Annesinin babası Jean de Craon tarafından büyütülen Gilles de Rais'nın bu aşağılık eğiticisi çok zengin bir derebeyiydi, cimri ve sefihti, daha on bir yaşındayken Azincourt'da ölen tek evladı için çok üzülmüştü, torununu da suça itti. On altı yaşındayken Gilles, dedesinin ikinci karısının torunu  Catherine de Thouars'la evlendi, ama bu evlilik, maiyetindeki bir delikanlıyı kendine sevgili olarak almasını önlemedi. Bu sevgili sonradan epey önemli bir çocuk katili olacaktır: "Gilles ve dedesini görünce" diye yazıyordu Bataille "Nazilerin yaptığı hoyratlıkları düşünmemek imkansız".

1424'te Gilles bu berbat dedenin servetine kondu ve bu serveti içki alemlerinde ve inanılmaz harcamalar yaparak aklına estiği gibi kullanmaktan başka bir şey düşünmedi. Ölçüsüz hoyratlığı ve yaptığı küstahça hesaplarla yaşlı derebeyinin biriktirdiği serveti tüketiyordu. Birinin cimriliğini ötekinin har vurup harman savurması izliyordu. Ama bu tersine çevirme içerisinde, kötülük sürüp gidiyordu; iki avcı da gerçekten kan tutkusunu ve insanların yasasına uymamayı paylaşıyorlardı.

VII. Charles'ın sarayında kendi çıkarlarına hizmet edecek birini arayan ve Gilles'ın bu çılgınlığının engellenmesi gerektiğinin bilincinde olan Craon, bu yüzden onu askerlikte kariyer yapmaya yöneltti. Beklenilenin tersine, genç adam, kendisini aşan bir kahramanlık idealini benimseyerek, parlak bir savaş şefi oldu, idealindeki kişinin tam aksi bir profilin, Jeanne'd Arc'ın emrine girerek, cinayet işlemekten vazgeçti.

Erkek kılığına girmiş, üstelik gaipten sesler duyan bir bakirenin emri altında, monarşik ilkenin kutsal birliğinin oluşturulması arzusuna dayalı vatanseverlik duygusunun yeniden oluşturulup uyanmasına katkıda bulundu. Jeanne böylelikle hem dedesini hem de halkı terk edip, yağmalarla, saldırılarla coşarak, egemenlik ilkesine sırt çeviren suçlu soyluların tersine bir arzuyu ete kemiğe büründürüyordu. Orleans'da, sonra Tourelles'de, Jargeau'da, sonra Patay'da, zamanının öbür şövalyeleriyle birlikte mertçe savaştı, öyle ki kendisine "silahta çok mert şövalye" takma adı verildi.
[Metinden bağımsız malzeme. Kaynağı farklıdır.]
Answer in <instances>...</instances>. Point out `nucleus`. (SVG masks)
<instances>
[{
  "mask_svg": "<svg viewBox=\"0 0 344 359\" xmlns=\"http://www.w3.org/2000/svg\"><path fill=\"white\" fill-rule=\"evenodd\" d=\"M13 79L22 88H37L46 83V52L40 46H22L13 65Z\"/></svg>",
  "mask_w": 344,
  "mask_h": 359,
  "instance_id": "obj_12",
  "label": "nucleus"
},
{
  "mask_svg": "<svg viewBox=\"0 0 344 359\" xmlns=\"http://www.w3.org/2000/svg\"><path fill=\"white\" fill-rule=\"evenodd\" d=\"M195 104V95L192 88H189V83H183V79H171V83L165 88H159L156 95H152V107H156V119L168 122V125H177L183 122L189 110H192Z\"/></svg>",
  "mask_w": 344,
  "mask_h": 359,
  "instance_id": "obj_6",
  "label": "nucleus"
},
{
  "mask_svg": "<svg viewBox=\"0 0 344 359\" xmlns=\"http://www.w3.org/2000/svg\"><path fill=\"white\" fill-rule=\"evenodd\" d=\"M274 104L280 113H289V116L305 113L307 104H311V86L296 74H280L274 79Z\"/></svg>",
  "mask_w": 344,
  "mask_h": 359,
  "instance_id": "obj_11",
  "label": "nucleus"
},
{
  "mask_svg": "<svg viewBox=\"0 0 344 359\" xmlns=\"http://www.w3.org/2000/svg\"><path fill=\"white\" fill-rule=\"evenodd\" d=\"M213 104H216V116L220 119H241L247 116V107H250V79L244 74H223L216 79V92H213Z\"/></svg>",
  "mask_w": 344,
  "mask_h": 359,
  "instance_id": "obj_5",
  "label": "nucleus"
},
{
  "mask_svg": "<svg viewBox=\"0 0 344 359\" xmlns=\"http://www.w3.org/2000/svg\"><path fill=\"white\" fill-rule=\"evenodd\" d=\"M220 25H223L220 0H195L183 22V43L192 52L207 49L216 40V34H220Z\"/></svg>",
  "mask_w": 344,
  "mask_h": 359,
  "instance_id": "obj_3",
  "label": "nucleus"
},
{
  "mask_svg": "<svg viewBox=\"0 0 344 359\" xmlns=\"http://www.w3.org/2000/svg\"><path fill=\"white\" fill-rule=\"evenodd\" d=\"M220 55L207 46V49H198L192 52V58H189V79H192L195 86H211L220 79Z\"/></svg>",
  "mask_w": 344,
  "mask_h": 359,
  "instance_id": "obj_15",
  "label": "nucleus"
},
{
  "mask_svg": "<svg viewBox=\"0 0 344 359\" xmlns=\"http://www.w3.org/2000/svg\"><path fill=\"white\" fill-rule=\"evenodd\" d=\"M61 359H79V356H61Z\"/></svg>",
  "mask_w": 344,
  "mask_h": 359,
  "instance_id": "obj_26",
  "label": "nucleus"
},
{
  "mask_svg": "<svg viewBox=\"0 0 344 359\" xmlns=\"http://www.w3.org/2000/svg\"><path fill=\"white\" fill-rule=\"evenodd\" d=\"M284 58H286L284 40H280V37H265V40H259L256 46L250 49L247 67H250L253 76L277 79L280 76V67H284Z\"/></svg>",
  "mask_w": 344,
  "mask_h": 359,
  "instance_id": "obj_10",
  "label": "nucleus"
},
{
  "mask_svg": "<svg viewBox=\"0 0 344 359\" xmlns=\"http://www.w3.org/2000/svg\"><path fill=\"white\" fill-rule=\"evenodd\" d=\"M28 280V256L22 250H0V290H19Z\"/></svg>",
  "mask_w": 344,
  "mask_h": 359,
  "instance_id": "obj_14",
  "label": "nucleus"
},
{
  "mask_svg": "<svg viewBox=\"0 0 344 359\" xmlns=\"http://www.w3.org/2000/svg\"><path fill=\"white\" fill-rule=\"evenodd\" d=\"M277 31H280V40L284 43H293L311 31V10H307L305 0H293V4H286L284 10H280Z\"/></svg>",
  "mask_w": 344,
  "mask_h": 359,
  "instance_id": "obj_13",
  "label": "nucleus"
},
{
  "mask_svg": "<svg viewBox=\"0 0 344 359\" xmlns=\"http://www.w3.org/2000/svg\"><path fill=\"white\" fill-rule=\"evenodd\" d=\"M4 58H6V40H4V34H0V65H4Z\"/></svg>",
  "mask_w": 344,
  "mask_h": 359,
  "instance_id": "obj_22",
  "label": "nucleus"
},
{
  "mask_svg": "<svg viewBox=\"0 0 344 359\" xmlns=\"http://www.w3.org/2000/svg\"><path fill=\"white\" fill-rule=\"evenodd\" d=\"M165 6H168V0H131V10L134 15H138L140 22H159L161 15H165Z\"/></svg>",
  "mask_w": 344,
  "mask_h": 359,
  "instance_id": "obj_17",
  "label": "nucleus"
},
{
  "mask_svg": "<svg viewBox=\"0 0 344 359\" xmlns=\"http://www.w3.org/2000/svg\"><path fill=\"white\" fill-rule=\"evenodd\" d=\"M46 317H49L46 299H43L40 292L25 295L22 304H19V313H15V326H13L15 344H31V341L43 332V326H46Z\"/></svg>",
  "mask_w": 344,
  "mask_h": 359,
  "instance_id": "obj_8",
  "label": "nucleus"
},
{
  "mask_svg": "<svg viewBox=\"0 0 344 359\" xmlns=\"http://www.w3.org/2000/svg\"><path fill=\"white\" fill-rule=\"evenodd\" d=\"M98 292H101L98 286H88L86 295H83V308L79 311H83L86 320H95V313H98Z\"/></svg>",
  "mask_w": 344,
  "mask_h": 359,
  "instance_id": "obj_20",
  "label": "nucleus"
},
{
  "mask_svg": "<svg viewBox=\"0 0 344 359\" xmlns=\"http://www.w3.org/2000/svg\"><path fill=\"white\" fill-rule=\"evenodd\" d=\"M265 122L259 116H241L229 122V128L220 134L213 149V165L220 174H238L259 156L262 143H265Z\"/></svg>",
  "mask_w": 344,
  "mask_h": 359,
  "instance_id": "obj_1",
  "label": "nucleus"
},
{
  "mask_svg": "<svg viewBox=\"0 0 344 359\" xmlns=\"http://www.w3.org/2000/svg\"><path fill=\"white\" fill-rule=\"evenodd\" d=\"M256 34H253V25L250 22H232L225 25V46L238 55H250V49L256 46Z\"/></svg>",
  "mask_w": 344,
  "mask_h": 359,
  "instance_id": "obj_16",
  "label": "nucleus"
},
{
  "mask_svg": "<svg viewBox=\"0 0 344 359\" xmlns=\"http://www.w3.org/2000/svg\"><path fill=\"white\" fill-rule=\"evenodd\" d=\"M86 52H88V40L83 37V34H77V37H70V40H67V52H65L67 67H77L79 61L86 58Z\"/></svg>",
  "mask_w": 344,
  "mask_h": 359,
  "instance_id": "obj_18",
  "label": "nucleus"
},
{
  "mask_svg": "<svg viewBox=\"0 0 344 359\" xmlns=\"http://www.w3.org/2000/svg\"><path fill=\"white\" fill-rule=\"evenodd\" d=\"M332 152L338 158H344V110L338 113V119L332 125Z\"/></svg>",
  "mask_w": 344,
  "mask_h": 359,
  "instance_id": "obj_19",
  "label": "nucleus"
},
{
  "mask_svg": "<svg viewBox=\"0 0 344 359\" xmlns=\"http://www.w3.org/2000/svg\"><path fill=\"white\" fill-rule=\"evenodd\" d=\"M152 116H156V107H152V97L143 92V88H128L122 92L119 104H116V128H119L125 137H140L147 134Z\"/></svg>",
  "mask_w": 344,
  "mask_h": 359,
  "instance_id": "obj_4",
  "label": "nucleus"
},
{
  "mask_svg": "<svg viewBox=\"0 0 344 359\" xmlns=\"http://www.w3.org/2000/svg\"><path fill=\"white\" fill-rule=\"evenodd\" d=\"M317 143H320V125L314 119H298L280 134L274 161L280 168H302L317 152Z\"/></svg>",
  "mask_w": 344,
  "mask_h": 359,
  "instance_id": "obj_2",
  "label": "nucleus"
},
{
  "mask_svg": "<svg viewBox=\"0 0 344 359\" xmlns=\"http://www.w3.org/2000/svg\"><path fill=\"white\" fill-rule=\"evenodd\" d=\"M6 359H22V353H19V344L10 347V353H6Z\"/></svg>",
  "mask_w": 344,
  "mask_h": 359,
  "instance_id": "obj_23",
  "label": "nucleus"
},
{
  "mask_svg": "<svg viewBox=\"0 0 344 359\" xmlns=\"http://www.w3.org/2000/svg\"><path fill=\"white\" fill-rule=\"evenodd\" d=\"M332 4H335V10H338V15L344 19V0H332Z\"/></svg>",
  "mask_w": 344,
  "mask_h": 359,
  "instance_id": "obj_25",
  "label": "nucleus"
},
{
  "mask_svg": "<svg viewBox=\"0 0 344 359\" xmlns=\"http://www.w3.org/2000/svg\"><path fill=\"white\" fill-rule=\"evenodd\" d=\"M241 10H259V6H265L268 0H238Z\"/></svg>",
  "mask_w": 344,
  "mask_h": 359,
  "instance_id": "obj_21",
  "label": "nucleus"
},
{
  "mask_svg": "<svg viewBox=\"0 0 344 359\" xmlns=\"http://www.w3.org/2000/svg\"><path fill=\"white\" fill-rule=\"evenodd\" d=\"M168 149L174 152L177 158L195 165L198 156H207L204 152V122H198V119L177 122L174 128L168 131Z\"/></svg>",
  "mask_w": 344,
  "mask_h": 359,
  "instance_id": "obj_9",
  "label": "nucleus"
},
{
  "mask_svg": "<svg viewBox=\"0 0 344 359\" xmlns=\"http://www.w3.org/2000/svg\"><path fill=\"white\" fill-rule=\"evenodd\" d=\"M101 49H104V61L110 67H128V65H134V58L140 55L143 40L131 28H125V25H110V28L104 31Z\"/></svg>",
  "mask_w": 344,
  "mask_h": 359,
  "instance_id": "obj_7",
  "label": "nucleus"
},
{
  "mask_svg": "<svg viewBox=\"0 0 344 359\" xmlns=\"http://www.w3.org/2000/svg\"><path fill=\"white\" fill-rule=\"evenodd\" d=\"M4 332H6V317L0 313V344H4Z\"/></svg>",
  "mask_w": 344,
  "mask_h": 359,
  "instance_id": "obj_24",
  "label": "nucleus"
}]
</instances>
17 Temmuz 1429'da, krallara sürülmesi gereken kutsal kremin bulunduğu şişeyi Saint Remi Manastırı'ndan alıp getiren oydu.  Sonra Jean'ın yanında, gözlerinden yaşlar süzülerek, Reims'de taç giyme törenine katıldı. Uğursuzluklarla dolu yaşantısının o şerefli gününde, Fransa'nın başmareşalı oldu. Birkaç ay sonra, mertliğine hayran olan Bakire'nin isteğiyle Paris'i kuşatmaya soyundu. "Unutmayalım diye yazar, Bataille, "eğer o gün omzuna bir ok isabet etmeseydi, Bakire'nin umut ettiği karar mümkün olabilirdi, Gilles şahane bir savaş şefiydi. Savaş heyecanlarının öne çıkardığı kişilerdendi o. Eğer Jeanne D'arc onu en önemli zamanlarında yanında bulundurmak istediyse, bildiği bir şey vardır".

Gilles ile Jeanne'ın arkadaş olduklarını söylemek için elimizde hiçbir kanıt yok. Ama yine de, savaş alanlarında Tanrı'nın hizmetkarının şerefle somutlaştırdığı ideal, kendi açısından ortadan kalkınca, şanının göstergelerini ayaklar altına alıp, hırsızlığa, daha fazla yağmaya ve malını mülkünü yeniden hor kullanmaya başladı. Görünüşte Bakire'nin kaderine kayıtsız kalıyordu.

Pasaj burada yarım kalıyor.